Stock analysis typically falls into two main categories. Some investors may prefer technical analysis, and others may prefer to study the fundamentals. Many investors will keep an eye on both. Technical analysis involves trying to project future stock price movements based on prior stock activity. Technicians strive to identify chart patterns and study other historical price and volume data. Technical investors look to identify trends when assessing a stock. The trend is typically considered to be the main direction of the share price. Trends are generally categorized as either up, down, or sideways. If a bullish trend is spotted, the trader may expect the upward trend to continue and thus try to capitalize on further upward action.

Health Insurance Innovations, Inc. (NASDAQ:HIIQ) closed the last session at $34.17 and sees an average of 1343923 shares trade hands in each session. The 52-week low of the stock stands at $25.18 while the current level stands at 24.65% of the 52-week High-Low range. Looking further out we can see that the stock has moved 26.98% over the past 12 weeks and 27.83% year to date.

Research analysts are predicting that Health Insurance Innovations, Inc. (NASDAQ:HIIQ) will report earnings of $0.6 per share when the firm issues their next quarterly report. This is the consensus earnings per share number according to data from Zack’s Research.

Most recently Health Insurance Innovations, Inc. (NASDAQ:HIIQ) posted quarterly earnings of $0.98 which compared to the sell-side estimates of 0.77. The stock’s 12-month trailing earnings per share stands at $2.72. Shares have moved $-14.6 over the past month and more recently, $-9.7 over the past week heading into the earnings announcement. There are 4 analyst projections that were taken into consideration from respected brokerage firms.

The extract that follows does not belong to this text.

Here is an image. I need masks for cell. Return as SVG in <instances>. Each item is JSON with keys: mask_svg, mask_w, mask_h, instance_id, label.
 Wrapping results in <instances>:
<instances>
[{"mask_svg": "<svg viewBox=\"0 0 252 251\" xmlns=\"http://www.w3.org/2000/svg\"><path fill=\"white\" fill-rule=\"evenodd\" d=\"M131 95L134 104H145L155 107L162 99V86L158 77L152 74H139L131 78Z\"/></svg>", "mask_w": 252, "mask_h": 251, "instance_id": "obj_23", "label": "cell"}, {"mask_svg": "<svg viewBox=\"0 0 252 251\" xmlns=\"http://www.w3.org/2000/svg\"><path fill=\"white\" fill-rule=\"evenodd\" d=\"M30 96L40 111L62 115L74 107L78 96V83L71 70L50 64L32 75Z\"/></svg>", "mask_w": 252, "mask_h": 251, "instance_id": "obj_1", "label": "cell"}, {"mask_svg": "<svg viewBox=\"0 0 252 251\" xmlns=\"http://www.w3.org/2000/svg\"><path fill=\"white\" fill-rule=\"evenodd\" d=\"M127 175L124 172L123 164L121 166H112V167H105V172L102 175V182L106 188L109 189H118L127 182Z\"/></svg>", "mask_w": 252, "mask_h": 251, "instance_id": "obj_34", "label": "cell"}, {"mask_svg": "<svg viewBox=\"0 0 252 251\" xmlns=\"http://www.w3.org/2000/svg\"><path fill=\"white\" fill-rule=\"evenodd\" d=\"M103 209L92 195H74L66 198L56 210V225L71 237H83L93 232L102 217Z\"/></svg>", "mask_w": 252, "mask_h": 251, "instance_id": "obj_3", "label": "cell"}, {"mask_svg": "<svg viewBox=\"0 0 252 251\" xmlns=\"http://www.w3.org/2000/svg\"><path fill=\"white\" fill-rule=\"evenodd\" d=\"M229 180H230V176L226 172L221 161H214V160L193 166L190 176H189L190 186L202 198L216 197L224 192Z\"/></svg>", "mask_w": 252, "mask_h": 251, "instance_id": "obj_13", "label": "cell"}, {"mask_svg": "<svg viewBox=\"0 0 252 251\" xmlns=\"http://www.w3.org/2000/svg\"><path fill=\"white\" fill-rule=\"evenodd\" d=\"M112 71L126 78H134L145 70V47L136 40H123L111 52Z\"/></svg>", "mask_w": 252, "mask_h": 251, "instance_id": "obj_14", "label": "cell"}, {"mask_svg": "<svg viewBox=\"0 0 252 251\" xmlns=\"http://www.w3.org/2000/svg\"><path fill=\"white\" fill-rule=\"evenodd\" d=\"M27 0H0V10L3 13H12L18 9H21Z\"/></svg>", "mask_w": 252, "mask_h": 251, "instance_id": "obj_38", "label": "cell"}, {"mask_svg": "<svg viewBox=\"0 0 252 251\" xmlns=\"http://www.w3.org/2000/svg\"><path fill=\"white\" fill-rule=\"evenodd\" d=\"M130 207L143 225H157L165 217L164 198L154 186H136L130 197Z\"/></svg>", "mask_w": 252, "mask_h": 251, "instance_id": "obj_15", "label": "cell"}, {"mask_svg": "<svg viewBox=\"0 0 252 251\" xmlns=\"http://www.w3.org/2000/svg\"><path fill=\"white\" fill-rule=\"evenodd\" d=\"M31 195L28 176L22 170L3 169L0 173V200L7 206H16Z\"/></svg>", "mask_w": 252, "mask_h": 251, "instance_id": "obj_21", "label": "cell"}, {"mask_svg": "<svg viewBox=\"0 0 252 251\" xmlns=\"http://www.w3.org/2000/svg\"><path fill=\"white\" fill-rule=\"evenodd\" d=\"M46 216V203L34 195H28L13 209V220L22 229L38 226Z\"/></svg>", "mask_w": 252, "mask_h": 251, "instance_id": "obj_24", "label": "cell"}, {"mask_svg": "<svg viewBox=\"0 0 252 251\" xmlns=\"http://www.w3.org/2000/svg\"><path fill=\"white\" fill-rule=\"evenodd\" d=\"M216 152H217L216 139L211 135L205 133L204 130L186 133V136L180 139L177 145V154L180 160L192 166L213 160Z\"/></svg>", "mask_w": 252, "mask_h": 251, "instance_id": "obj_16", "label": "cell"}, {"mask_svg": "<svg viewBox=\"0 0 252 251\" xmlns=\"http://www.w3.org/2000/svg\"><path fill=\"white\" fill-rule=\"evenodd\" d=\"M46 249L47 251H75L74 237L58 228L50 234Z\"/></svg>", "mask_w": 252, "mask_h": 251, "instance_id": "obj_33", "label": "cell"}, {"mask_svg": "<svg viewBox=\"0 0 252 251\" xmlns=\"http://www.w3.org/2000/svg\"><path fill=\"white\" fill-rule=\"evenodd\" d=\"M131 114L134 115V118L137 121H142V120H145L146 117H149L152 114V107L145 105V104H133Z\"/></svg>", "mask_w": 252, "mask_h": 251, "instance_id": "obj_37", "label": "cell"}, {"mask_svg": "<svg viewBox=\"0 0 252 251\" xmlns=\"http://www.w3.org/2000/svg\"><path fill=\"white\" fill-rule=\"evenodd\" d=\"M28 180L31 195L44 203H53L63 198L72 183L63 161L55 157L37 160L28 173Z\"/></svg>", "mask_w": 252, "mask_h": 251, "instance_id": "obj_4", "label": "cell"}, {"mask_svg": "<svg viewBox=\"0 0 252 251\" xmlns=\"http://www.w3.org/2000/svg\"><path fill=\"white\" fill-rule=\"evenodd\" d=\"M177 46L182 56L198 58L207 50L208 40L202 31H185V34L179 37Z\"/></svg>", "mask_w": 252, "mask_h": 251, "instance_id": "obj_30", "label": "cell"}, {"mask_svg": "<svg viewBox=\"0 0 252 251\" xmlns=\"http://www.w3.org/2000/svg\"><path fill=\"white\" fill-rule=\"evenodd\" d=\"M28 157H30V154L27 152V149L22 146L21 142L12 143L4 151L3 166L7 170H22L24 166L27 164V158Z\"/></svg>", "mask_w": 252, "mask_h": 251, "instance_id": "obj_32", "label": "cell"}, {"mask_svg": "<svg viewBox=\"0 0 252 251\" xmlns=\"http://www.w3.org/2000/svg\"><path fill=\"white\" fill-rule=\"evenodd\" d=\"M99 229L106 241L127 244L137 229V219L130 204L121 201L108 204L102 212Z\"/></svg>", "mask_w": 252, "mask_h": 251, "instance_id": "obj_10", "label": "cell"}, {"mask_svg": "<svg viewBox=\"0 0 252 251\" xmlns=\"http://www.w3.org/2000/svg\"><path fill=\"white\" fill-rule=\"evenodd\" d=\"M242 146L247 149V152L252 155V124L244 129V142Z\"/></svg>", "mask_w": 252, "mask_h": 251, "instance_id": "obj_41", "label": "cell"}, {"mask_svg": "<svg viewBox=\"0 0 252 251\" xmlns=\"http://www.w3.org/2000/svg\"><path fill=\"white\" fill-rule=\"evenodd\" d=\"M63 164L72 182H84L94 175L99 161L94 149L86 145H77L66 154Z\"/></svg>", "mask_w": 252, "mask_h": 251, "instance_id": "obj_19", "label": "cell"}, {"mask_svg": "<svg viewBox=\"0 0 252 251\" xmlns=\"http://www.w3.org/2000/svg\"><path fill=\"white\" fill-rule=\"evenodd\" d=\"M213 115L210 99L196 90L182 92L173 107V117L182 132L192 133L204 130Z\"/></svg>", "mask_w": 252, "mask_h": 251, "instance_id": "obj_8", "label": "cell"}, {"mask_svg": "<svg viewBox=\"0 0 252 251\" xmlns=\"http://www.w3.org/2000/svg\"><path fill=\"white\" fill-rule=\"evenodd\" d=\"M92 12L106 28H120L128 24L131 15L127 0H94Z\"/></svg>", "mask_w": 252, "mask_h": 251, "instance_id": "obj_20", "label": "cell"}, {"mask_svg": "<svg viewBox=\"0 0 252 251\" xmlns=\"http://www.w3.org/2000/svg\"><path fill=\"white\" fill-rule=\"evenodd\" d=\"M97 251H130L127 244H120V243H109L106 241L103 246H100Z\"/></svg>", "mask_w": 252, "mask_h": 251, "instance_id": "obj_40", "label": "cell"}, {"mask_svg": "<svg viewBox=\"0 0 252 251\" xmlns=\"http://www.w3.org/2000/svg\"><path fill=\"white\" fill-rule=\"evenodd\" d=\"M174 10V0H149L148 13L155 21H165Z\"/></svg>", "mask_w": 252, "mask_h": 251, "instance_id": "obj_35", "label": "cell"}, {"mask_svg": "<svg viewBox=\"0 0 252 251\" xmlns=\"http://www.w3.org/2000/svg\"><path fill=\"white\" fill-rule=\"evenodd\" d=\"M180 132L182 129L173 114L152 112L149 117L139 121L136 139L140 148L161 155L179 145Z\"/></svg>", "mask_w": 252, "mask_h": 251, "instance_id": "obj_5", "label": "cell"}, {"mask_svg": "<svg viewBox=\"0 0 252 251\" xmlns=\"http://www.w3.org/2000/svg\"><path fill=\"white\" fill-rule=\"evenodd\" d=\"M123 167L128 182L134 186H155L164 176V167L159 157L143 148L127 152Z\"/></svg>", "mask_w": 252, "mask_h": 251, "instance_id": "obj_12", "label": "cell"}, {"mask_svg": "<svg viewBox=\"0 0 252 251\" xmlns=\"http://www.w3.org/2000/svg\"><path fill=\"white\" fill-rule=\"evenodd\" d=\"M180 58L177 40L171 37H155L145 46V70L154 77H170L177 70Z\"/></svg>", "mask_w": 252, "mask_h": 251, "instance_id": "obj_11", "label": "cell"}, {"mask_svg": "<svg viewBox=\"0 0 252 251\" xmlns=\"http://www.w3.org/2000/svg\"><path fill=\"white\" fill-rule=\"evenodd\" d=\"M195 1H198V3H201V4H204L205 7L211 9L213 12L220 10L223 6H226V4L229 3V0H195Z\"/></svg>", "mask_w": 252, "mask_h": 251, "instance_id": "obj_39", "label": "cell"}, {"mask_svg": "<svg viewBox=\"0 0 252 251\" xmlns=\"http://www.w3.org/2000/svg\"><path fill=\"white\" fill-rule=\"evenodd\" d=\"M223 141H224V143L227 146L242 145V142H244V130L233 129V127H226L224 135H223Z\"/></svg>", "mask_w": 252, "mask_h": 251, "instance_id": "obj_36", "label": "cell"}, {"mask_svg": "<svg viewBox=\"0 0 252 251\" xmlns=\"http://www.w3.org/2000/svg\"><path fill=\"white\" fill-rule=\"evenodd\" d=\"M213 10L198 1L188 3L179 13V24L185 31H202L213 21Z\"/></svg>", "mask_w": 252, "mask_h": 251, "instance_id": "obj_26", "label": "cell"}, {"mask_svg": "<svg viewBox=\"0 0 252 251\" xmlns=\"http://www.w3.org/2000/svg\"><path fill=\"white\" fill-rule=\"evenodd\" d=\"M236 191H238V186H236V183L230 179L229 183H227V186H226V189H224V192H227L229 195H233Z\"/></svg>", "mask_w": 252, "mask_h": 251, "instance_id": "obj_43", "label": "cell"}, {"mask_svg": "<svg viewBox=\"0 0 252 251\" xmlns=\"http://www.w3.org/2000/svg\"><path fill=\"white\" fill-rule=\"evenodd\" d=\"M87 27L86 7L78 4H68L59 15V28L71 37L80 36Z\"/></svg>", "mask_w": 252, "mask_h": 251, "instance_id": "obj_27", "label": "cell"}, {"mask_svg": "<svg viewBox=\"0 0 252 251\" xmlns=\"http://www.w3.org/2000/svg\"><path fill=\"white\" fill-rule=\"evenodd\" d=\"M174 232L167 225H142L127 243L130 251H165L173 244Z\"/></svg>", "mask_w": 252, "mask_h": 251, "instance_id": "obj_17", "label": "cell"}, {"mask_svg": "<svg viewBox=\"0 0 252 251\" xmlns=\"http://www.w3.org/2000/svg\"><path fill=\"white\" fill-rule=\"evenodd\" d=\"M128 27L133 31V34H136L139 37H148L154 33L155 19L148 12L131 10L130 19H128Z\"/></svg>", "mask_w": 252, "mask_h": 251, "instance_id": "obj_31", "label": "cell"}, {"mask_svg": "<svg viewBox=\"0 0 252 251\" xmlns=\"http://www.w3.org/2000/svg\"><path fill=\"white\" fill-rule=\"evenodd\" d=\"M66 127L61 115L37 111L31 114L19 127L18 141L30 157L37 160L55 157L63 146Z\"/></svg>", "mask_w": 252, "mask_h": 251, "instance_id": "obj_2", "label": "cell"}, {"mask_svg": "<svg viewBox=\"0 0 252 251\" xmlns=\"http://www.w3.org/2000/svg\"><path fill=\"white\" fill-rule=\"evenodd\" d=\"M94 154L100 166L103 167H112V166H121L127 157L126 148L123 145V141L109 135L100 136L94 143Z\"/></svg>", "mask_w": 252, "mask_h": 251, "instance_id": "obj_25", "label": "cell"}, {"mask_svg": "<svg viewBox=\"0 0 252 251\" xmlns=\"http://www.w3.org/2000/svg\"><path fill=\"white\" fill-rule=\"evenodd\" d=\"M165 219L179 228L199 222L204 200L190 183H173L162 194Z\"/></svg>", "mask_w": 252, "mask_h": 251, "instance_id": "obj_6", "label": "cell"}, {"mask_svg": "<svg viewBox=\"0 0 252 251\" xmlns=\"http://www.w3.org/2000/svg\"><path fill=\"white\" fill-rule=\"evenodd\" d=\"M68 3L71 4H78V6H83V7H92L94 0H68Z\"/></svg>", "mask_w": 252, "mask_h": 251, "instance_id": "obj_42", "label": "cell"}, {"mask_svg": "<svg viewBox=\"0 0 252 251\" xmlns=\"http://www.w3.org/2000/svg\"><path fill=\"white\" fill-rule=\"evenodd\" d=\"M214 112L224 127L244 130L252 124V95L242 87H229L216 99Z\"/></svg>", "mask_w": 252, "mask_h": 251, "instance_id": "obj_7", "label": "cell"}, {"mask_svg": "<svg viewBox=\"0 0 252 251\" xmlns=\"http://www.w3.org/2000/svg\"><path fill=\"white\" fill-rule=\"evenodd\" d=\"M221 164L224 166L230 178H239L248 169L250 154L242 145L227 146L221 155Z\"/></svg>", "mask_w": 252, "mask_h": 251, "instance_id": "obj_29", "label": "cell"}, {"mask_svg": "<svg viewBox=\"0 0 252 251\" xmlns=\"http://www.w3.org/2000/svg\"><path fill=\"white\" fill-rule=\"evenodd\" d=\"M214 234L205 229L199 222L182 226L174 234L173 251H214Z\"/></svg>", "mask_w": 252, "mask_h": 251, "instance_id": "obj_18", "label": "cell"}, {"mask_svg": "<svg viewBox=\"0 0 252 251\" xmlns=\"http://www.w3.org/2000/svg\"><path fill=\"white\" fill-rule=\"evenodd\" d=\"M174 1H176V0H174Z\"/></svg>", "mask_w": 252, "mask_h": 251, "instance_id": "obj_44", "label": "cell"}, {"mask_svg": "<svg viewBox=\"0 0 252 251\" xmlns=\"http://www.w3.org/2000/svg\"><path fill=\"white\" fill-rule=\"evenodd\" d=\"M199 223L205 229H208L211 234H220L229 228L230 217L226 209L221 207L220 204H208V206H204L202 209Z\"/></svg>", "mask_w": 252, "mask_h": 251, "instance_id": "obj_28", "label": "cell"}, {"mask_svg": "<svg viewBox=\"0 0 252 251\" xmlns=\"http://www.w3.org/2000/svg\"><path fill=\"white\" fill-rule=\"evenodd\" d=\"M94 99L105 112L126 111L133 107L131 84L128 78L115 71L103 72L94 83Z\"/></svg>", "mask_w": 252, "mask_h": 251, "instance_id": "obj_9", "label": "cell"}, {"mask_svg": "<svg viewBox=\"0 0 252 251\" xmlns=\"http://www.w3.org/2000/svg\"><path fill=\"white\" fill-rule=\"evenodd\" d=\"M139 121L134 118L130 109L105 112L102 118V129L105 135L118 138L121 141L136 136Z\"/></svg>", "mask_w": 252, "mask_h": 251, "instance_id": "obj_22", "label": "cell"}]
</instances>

4 analysts rate Health Insurance Innovations, Inc. a Buy or Strong Buy, which is 80% of all the analyst ratings.

When conducting stock analysis, investors have a wide array of various classifications to choose from. Growth stocks generally have the potential to produce above average profit growth and revenues. These types of stocks tend to expand quicker than the economy as a whole. Investors also have the option of adding cyclical stocks to the portfolio. Cyclicals are generally companies whose earnings and sales are highly correlated with that of the overall economy. When the economy is doing well, cyclical stocks may be more in favor. Investors may decide to go in another direction when the economy is dragging. When an economic downturn is underway, investors may choose to select defensive stocks. These types of stocks generally stand up well during down periods based on their insulation from the business cycle. Investors also have the option of purchasing foreign stocks to help add some diversity to the portfolio. 

This article is informational purposes only and should not be considered a recommendation to buy or sell the stock.